Our first morning in Tenerife was breathtaking as we enjoyed the iconic cliffs or alcantilados right outside our window.  We then went downstairs to experience the interesting buffet that our hotel had to offer.  It was very European with plenty of cereals, cold cuts, and a bread wall.  You heard me right.  It was literally a wall of fresh bread that you could slice your own piece of baguette, boule, or rye.  I swear I saw Janice kneeling in front of it praising the carb gods, but maybe it was just my jet lag.  I helped myself to a variety of fresh fruits like the Canarian banana that is smaller than the ones found stateside, but are much sweeter and probably the best I’ve ever had.  They also had churros and melted chocolate (not pictured here) which constitute a typical Spanish breakfast.  There was also a sopressata spread that was salty and spicy in all the right ways.  At midday, we decided to watch the England vs Panama game at one of the many local British bars. The food was nothing to brag about compared to what was to come, but I tried a corned beef and Branston pickle sandwich, something I never tried before. While in America, we think of salty, crunchy pickled cucumbers, Branston pickle is an English made spread that consisted of chunks of pickled carrots, onions, and turnips in a sweet, slightly spicy brown sauce.  Apparently it’s very popular in English pubs on cheese sandwiches.  It was okay on a very simple sandwich, but it did not set my palate alight compared to other meals we would have this trip.  After enjoying the 5-0 thrashing of Panama and plenty of airhorn blasts from the barkeeps, we had a date with a private sunset cruise from Puerto Colon.
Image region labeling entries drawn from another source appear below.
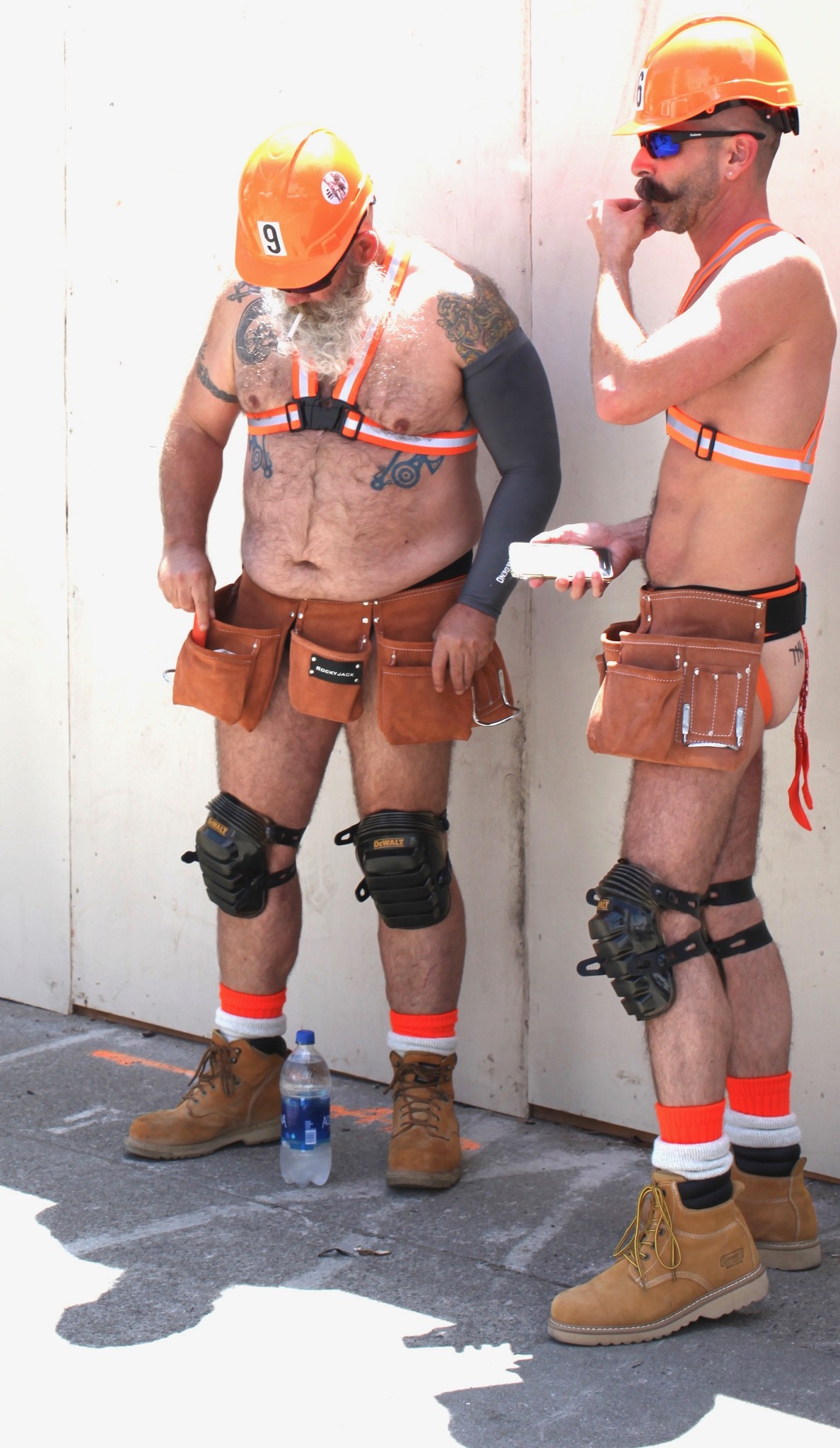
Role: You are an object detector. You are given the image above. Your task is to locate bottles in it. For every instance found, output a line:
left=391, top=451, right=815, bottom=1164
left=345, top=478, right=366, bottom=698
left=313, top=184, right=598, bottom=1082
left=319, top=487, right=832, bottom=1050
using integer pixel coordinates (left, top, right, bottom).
left=278, top=1030, right=333, bottom=1187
It was a glorious day, as are most days in the Canaries, and we set sail out on the Atlantic Ocean with Captain Marco and Captain Jan Jan. 
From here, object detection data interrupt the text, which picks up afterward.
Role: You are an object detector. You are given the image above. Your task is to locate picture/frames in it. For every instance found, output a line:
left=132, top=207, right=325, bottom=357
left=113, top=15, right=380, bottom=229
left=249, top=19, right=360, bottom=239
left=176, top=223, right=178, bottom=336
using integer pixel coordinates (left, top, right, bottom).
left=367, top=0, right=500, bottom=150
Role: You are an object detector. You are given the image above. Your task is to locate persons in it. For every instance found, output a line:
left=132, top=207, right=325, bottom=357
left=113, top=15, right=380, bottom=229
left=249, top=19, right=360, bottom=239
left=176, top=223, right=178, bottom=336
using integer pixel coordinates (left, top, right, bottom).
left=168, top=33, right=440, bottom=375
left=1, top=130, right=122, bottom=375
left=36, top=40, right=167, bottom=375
Captain Jan Jan showing us around

We were treated to delicious Spanish cava or champagne and (in counterclockwise order below) a mix of Spanish cheeses, mild and spicy Spanish chorizo, and melt-in-your mouth jamon iberico (Iberian ham).Between the appetizers and the main course, we were treated to something unbelievable:  30-35 pilot whales swimming around our boat.  Captain Marco said he never saw anything like it before because these whales are naturally shy around humans and boats.

Part of a family pod with a little baby whale in the middle

Eventually, all that excitement made us hungry, and we had a mouth-watering mixed paella that contained fresh mussels, tiny clams, plentiful rings of calamari, and juicy pieces of sausage and chicken.  It was followed up by a decadent chocolate torte and an apple tart that were too good for words.  As came into port, we were brought to a lookout point to watch the sunset.  A beautiful end to a beautiful day.

Come On Inn and Stay Awhile!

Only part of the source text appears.